Garden retailers reduce pesticide use
The move comes as increased consumer awareness has also led many big-box retailers to phase out treating their plants with the chemicals.
A recent study conducted by the advocacy group Friends of the Earth shows that use of neonicotinoids in large retailers has declined over the last year.
"They found that 23 percent of the plants they tested, that came off shelves from these stores, did have neonicotinoid pesticides, which is key contributor in recent bee declines," says Shaina Kasper, a community organizer with the Toxics Action Center.
These numbers suggest retailers are responding to some vocal consumers. For comparison, in 2013 and 2014, more than half the plants sampled contained traces of the pesticide.
The researched sampled 60 plants purchased at large retailers in 12 states, not including Vermont, though many of the stores were national chains that do sell in the state.
"This is very positive story, I'm very happy to hear that it happened within three years," says entomologist Vera Krischik of the University of Minnesota. Krischik has been studying the impact of these pesticides on bees for over a decade to figure out if even low doses could be harming bees.

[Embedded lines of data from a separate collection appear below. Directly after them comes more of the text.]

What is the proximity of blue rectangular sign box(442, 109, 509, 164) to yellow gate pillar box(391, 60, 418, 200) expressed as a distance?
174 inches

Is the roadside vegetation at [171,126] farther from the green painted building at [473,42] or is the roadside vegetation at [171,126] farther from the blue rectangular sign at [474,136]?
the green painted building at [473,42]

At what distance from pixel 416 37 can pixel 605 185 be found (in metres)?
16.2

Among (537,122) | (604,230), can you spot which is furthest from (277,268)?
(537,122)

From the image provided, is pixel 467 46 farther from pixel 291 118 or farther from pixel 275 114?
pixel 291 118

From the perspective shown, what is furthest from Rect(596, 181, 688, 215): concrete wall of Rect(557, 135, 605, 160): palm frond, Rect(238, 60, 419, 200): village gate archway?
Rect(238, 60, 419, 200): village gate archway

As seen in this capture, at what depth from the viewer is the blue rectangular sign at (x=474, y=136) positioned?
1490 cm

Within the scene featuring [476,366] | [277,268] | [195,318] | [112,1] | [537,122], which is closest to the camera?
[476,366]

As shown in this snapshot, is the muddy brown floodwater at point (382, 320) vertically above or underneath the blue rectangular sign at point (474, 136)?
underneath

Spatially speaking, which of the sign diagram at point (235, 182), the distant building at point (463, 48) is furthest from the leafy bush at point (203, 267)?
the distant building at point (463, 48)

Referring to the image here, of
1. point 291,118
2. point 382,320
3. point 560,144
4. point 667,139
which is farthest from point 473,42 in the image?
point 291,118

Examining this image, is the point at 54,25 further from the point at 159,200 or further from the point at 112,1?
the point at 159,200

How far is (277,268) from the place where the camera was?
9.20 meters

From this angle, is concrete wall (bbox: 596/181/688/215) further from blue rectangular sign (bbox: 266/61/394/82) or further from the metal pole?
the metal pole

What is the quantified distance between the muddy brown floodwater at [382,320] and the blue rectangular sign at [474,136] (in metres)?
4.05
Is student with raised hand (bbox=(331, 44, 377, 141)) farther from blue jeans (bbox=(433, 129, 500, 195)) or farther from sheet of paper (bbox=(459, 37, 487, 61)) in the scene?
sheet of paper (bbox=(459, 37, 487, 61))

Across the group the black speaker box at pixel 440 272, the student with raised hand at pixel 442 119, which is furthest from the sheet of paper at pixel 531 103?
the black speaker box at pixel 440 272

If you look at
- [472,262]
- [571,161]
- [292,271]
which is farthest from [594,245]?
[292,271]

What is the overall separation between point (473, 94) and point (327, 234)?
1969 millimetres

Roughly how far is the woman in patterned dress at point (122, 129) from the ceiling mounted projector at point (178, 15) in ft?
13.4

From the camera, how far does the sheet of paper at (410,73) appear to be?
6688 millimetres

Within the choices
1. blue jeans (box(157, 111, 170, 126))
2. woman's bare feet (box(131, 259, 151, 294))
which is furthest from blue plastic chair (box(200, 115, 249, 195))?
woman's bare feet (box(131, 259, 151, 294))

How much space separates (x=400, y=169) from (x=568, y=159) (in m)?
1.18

"This shows how well democracy works, that scientists said something … and that we all came to the conclusion there might be some effects [on bees] and to mitigate that we're asking that [retailers] don’t use these neonics — systemic insecticides — on plants that bees visit, and the industry has responded and has decreased the use."
Even small doses can effectively kill bees
Krischik says that when neonics are used in agriculture, the chemical is typically applied to the seed of plants like corn, soybeans, sunflowers, beets, canola and only a few milligrams are applied.
"In greenhouse production, in a 3-gallon pot you can put in 300 milligrams—that's 150 times more," says Krischik. "There are much higher rates used in greenhouse production, and trees and woody plants like roses also have a high rate in the landscape."
The biggest problem, she says, is when neonics are applied to plants that attract pollinators, such as coneflowers, blazing star, salvias and Black-eyed Susans. Because the pesticide is systemic, it works its way up into the flower and pollen.
Krischik's research has shown that even low levels of the pesticide that don't kill bees, can confuse the bees so they stop foraging and the queen stops laying, and within two weeks the colony is drastically reduced.
Some retailers are beginning to label plants that have been treated with neonicotinoids, but this practice is voluntary. In some cases, retailers may not use the chemical themselves, but they may not be aware they have purchased seeds or seedlings that have been treated.